------ PASSAGE PROVIDED ------

    But I also know this is not the whole picture. It is impossible to know another person’s experience, and that I shouldn’t assume that everyone else’s mental experience mirrors my own. For me, this point has been driven home by my newly acquired fear of flying. I had no real experience with phobias prior to this last year, and had naively thought that I was a ‘strong person’ who could never get bound up like that by a silly fear. I had never experienced any anxiety which felt so completely outside of my control. All of a sudden I have way more empathy with people who suffer from other phobias–and realize just how judgmental my opinions were before.

    So yeah- I tend to think that depression can sometimes get exaggerated and that people don’t always do enough to solve their own problems- but what do I know? I have never really battled any deep depression. On an individual basis, I don’t really feel like it is my place to judge what another person is experiencing– so I guess all I can do is take their word for it.

    • i feel like it used to come down to the question of the chicken or the egg. are you depressed because you have things about your life that suck or do you have things about you life that suck because you’re depressed? I used to think it was mostly the latter, but you’re right, who am I to know which came first?
------ LISTED ENTRIES ------
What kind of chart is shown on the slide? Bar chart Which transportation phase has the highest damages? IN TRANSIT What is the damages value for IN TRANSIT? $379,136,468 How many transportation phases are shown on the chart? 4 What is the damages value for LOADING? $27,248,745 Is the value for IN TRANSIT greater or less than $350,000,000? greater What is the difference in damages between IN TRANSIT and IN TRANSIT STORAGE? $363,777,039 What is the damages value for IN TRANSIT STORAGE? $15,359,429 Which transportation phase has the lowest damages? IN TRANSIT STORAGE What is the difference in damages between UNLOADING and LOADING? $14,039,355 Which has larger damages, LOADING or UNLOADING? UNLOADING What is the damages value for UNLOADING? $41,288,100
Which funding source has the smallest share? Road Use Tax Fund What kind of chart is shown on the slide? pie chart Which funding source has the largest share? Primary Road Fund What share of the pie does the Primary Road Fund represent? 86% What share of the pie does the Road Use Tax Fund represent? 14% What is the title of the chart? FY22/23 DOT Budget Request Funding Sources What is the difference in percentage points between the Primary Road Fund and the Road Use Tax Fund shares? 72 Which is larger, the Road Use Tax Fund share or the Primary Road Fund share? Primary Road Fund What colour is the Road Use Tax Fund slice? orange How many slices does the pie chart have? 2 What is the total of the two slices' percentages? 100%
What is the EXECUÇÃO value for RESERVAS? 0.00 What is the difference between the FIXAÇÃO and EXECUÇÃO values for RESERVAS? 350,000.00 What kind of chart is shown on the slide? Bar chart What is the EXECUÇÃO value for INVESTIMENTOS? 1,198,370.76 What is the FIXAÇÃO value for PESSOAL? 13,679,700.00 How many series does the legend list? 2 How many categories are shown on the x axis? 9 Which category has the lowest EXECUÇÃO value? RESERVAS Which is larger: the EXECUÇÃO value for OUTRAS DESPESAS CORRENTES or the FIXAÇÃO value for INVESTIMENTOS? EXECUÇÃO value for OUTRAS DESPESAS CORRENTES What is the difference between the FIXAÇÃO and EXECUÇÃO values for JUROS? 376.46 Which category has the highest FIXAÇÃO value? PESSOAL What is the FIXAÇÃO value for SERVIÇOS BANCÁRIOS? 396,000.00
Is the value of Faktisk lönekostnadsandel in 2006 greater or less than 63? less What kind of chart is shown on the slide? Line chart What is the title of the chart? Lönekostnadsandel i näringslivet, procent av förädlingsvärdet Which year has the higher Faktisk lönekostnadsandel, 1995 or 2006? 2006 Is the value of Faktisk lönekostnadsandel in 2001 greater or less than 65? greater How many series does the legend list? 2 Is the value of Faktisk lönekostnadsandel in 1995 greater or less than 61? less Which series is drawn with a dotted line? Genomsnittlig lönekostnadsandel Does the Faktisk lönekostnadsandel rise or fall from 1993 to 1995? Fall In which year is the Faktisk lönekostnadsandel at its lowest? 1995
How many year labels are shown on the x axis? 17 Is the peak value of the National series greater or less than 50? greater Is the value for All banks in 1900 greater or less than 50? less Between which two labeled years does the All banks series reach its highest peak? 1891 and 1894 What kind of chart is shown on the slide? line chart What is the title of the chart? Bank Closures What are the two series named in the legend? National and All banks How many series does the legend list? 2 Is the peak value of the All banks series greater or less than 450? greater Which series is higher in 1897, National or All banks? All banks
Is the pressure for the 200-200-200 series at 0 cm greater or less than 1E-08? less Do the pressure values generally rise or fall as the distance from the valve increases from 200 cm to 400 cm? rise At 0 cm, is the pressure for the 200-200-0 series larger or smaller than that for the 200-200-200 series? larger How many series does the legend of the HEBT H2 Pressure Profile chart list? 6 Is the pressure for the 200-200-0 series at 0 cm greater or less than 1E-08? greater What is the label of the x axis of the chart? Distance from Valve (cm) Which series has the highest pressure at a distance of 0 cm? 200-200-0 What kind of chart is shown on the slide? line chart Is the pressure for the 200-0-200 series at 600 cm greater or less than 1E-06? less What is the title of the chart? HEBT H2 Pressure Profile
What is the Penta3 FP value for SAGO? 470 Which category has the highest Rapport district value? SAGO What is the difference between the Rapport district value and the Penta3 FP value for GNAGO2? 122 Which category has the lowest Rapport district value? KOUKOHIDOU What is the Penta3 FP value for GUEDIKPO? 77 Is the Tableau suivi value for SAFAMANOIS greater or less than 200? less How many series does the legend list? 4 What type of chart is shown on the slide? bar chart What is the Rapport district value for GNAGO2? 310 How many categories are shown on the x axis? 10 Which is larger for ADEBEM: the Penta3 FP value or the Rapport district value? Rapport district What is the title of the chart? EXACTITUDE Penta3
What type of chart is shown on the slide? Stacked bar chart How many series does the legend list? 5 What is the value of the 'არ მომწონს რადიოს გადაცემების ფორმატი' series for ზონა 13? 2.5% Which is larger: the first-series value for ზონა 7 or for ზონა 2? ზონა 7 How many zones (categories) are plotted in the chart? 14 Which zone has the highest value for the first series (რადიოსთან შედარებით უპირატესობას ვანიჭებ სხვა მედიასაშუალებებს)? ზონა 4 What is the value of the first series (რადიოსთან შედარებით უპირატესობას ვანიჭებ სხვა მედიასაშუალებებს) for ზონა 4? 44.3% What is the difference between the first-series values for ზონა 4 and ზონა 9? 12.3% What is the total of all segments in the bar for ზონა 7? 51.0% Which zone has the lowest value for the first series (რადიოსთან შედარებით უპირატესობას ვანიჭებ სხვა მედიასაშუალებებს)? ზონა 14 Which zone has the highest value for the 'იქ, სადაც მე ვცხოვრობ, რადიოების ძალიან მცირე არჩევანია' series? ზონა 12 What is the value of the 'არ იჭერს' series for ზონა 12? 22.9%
------
-- EXERCISE TASKS --
**a)** Quote every sentence in the passage on depression that ends with a question mark.
**b)** Write a continuation of the passage on depression, picking up right after its final sentence.
None of the tasks require the dataset items.

-- TASK-BY-TASK ANSWERS --
**a)**
- "So yeah- I tend to think that depression can sometimes get exaggerated and that people don’t always do enough to solve their own problems- but what do I know?"
- "are you depressed because you have things about your life that suck or do you have things about you life that suck because you’re depressed?"
- "I used to think it was mostly the latter, but you’re right, who am I to know which came first?"

**b)**
  • I have definitely been skeptical too, and I’ve always felt worried about antidepressants…honestly everyone I know who has taken them hasn’t seemed too happy–go figure! Like Merskank said, I tend to think we have some choice in the matter. I still do…but the season I recently went through showed me how I could be vulnerable to feelings I never thought I would have. It was never as dark or hopeless as what a lot of depressed people seem to experience, and I certainly never thought of hurting myself, but all the same it felt bad. It felt…depressing, like being weighed down by something outside of my control. Thankfully I have been feeling much better lately, and I think a lot of the triggers were situational, and therefore temporary. But it was still scary to see a peek of that world. I definitely know too many people who are stuck there somehow. And it will sound trite, but prayer and faith are the most powerful weapons against it–the only things I’ve seen that really worked.

  • Btw, Booty, my comment was somewhat self-involved– I wanted to mention that I am really sad that your brother is going through such a tough time! I hope, as you said, something starts to improve soon. Also, I hope he doesn’t get too lonely with you all gone away for the next few weeks.

    • he told my parents. they’re all freaked out. i hate being so far away. but i’d likely feel just as helpless even if i was close. i had a really good day wandering around the city today. it’s crazy how the brain can compartmentalize.

  • I definitely know that depression is real because I have a close friend who has struggled with it for years. After walking with her and having a first hand insight into her world I know for certain that depression is not something that you have a choice about. She resisted medication for a long time, and thought it was temporary and she could get herself out of it, but sometimes it is something that is completely out of your control.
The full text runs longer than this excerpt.